§ **Sezione del documento**
Innanzitutto, è necessario chiarire che i doveri di giustizia precedono, sia logicamente che gerarchicamente quelli di carità e che questi ultimi debbono essere graduati secondo un ordine, vale a dire privilegiando sempre coloro verso i quali si hanno delle responsabilità, rispetto agli altri (qui). Chi ha responsabilità di governo non può, quindi, avere lo stesso atteggiamento nei confronti dei cittadini, che a lui, giustamente, si affidano e verso il resto dell’umanità.

Sul tema dell’immigrazione, poi, la Sacra Scrittura è molto chiara nel richiamare chi detiene un potere o un’autorità ad esercitare, prima di tutto, la virtù della prudenza.

«Non portare in casa qualsiasi persona, perché sono molte le insidie del fraudolento. Una pernice da richiamo in gabbia, tale il cuore del superbo; come una spia egli attende la tua caduta.  Cambiando il bene in male tende insidie, troverà difetti anche nelle cose migliori. Con una scintilla di fuoco si riempie il braciere, il peccatore sta in agguato per spargere sangue. Guàrdati dal malvagio, poiché egli il male prepara, che non contamini per sempre anche te. Ospita un estraneo, ti metterà sottosopra ogni cosa e ti renderà estraneo ai tuoi»[3].

L’accoglienza indiscriminata non è mai un bene, ma è sempre una mancanza di giustizia nei confronti delle persone che legittimamente abitano la «casa» e, a maggior ragione, lo Stato che, in questo modo dissennato, si è permesso che fosse invaso. Chiunque tolleri o, a maggior ragione, favorisca l’immigrazione clandestina, per definizione incontrollata, non compie atto di carità, ma atto di violenza contro la giustizia ed è moralmente responsabile di tutte le nefandezze che da tale scriteriato comportamento conseguono, sia nei confronti dei cittadini del Paese invaso, sia nei confronti dei clandestini stessi (ad esempio, qui). Occorre sempre grande equilibrio e grande discernimento nell’affrontare questi problemi, avendo sempre, come stella polare, i princìpi della morale cattolica, per non lasciarsi travolgere dalle mode politiche e gabellare il politicamente corretto come eticamente giusto (qui).

In prima approssimazione, il criterio da seguire è quello del rispetto delle regole vigenti, salvo, poi, la possibilità di adeguarle alla situazione. È, quindi, necessario, innanzitutto, discriminare tra coloro che, in base alle norme attuali, hanno un “diritto” all’asilo, escludendo, in maniera particolarmente rigorosa, dall’ingresso nel nostro Paese coloro che tale “diritto” non hanno, perché, se non lo si facesse, si metterebbe colpevolmente a rischio la tranquillità e la stabilità di vita dei cittadini italiani e degli immigrati regolari, verso i quali le Autorità pubbliche hanno gravi doveri di giustizia. Tale vaglio, ovviamente, deve essere effettuato fuori dei confini nazionali, perché permettere l’ingresso in Italia ai clandestini, sia pure al solo fine di valutare la loro posizione, equivale a dare loro una posizione di ingiusto vantaggio e costringere lo Stato ad espellerli, una volta appurata l’irregolarità della loro permanenza sul territorio nazionale; si tratta di un’assurda inversione dell’onere della prova. Chiunque entri illegalmente nel territorio dello Stato deve essere considerato clandestino, fino a prova contraria. Anche nell’ipotesi che abbia “diritto” allo status di «rifugiato», ha, comunque, sempre compiuto un atto di violenza, per il solo fatto di non aver rispettato le norme che regolano gli ingressi nel nostro Paese; è, quindi, iniquo riconoscergli un vantaggio rispetto a chi tali norme ha osservato, attendendo presso i nostri consolati o le nostre ambasciate l’esito della richiesta di asilo.

§ **Problema**
Aggiorna il brano da "Innanzitutto, è necessario" fino a "il resto dell’umanità." compreso, mettendo "comportamento" al posto di "atteggiamento". I record non hanno alcun legame con il brano.

§ **Informazioni fornite**
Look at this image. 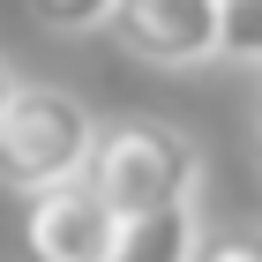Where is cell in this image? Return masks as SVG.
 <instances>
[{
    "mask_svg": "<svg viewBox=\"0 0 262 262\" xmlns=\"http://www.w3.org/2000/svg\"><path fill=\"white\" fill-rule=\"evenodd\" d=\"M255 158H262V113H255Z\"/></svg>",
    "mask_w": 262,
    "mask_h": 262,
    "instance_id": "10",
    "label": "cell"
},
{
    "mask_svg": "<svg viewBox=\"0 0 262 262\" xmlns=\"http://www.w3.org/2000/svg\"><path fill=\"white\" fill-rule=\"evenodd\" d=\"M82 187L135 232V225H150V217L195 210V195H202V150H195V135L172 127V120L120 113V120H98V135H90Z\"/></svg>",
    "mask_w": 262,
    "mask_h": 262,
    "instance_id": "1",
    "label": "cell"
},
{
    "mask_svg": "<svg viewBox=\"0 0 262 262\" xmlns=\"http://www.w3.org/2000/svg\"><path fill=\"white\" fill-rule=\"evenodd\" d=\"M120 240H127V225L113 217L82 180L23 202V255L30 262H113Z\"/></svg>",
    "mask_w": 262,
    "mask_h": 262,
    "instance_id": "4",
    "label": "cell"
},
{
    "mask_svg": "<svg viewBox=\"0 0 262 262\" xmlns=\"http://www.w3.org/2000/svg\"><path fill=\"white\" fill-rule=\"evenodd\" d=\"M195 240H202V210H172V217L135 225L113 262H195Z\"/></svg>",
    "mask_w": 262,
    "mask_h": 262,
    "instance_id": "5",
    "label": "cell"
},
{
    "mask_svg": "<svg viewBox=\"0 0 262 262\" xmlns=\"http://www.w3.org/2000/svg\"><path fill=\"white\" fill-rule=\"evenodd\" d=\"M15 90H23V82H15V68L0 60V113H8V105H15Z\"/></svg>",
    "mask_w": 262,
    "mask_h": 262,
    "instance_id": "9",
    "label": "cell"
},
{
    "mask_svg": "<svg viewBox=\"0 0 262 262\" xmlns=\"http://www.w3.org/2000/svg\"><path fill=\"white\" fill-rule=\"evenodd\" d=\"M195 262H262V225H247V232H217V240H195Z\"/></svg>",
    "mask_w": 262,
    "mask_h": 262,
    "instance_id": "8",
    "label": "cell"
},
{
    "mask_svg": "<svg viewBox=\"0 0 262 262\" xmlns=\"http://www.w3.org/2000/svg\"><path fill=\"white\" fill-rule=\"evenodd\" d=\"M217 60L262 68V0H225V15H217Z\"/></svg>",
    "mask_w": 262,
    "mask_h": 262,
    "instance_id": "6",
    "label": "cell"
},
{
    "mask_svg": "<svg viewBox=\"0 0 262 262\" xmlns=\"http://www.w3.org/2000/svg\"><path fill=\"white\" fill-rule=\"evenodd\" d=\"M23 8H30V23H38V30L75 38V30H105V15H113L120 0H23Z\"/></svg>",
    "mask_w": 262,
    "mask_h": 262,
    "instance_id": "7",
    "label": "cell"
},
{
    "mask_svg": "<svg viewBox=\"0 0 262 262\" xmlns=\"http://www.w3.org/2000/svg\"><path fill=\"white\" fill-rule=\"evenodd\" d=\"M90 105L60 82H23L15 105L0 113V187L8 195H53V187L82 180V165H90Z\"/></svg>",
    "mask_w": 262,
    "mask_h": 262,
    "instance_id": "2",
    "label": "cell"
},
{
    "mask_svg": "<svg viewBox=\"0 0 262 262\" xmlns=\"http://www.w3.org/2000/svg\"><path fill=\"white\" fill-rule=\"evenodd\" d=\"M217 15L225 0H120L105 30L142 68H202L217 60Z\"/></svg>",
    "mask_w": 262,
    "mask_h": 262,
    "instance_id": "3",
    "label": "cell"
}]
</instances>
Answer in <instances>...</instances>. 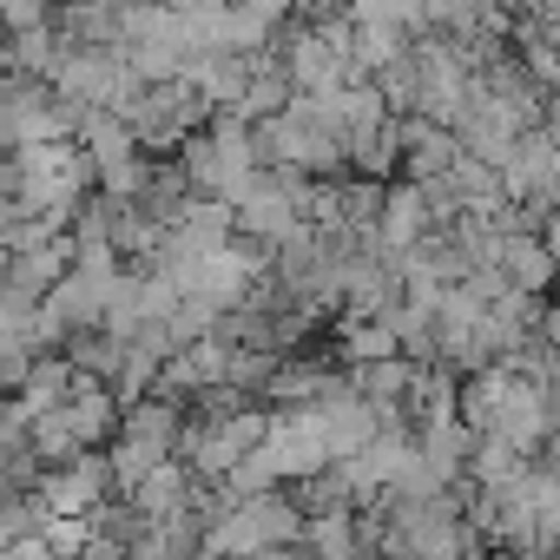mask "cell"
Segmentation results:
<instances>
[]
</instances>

§ **Risposta scritta**
Innanzitutto, è necessario chiarire che i doveri di giustizia precedono, sia logicamente che gerarchicamente quelli di carità e che questi ultimi debbono essere graduati secondo un ordine, vale a dire privilegiando sempre coloro verso i quali si hanno delle responsabilità, rispetto agli altri (qui). Chi ha responsabilità di governo non può, quindi, avere lo stesso comportamento nei confronti dei cittadini, che a lui, giustamente, si affidano e verso il resto dell’umanità.